Family Moab

Family Moab
In Arches National Park

Thursday, October 17, 2013

Referencing Shakespeare and Emerson

I was checking up on what Shakespeare has to say about passion, and again we have multiple perspectives. For example, "Passion, I see, is catching."  It's quite true in my experience that passionate people are the most interesting to be around, and that their energy can be contagious. But following passionate people, their energies and their causes can also be dangerous, especially if they are lacking in judgment, or mercurial in temperament. Shakespeare has praise for those who are not overly swayed by passions or their senses:

 "Free from gross passion or of mirth or anger/
constant in spirit, not swerving with the blood,/
garnish'd and deck'd in modest compliment,/
not working with the eye without the ear,/
and but in purged judgement trusting neither?/
Such and so finely bolted didst thou seem."

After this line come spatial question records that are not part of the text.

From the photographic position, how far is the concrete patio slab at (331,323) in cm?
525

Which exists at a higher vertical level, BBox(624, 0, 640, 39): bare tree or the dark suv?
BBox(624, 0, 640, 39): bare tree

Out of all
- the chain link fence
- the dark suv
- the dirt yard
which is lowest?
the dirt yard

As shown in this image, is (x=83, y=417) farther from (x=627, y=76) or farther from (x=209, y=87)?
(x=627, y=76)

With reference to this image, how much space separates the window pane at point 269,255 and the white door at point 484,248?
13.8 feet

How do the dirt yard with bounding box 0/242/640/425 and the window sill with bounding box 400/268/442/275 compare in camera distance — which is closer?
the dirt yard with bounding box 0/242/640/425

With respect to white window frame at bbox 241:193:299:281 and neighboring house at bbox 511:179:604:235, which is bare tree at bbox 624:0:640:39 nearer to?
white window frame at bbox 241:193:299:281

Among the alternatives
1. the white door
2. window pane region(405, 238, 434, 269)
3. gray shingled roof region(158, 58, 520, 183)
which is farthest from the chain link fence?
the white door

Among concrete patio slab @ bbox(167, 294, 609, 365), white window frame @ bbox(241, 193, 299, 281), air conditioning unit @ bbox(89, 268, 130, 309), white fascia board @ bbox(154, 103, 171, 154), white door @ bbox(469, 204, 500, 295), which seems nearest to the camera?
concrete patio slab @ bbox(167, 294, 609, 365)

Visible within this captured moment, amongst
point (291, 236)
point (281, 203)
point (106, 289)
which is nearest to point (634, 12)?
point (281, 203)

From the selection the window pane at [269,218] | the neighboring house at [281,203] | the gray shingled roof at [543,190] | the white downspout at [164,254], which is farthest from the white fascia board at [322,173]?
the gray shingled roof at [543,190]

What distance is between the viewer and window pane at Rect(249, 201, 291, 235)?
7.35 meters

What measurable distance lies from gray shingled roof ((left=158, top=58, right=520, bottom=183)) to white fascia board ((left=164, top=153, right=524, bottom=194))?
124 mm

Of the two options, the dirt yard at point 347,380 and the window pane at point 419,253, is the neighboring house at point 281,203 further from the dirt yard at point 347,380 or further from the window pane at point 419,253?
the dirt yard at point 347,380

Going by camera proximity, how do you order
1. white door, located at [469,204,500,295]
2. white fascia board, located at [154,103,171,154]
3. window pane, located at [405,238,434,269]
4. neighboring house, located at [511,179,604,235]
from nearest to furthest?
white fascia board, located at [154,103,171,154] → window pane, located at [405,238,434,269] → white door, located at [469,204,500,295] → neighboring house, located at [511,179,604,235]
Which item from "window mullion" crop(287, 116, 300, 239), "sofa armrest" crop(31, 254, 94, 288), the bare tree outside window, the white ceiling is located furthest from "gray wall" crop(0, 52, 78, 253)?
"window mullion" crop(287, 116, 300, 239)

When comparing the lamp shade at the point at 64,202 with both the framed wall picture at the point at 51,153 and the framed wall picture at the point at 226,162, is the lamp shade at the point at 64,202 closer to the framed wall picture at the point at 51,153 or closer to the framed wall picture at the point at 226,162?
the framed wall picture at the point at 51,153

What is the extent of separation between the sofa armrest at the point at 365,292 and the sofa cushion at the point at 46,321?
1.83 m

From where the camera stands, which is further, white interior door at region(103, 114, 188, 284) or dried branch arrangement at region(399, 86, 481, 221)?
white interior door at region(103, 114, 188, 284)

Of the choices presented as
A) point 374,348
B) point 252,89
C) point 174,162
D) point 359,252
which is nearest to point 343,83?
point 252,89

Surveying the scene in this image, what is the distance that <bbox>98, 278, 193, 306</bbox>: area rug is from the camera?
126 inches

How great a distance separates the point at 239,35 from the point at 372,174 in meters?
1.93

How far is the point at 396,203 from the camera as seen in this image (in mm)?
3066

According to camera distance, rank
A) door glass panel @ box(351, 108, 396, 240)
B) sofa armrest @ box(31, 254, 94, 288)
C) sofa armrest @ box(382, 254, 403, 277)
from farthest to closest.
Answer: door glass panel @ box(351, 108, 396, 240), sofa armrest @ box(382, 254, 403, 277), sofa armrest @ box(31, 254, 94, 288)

Shakespeare also gave this warning about passion: "What to ourselves in passion we propose, the passion ending, doth the purpose lose." (Hamlet, act 3 sc 2) It seems that the nature of passion allows it to flame and fade away, and if we want lasting effort or success we need to turn our energies and enthusiasm to the long effort rather than the volcanic short burst. As always, Shakespeare gives a nuanced and shaded perspective to one of humanity's most interesting emotions.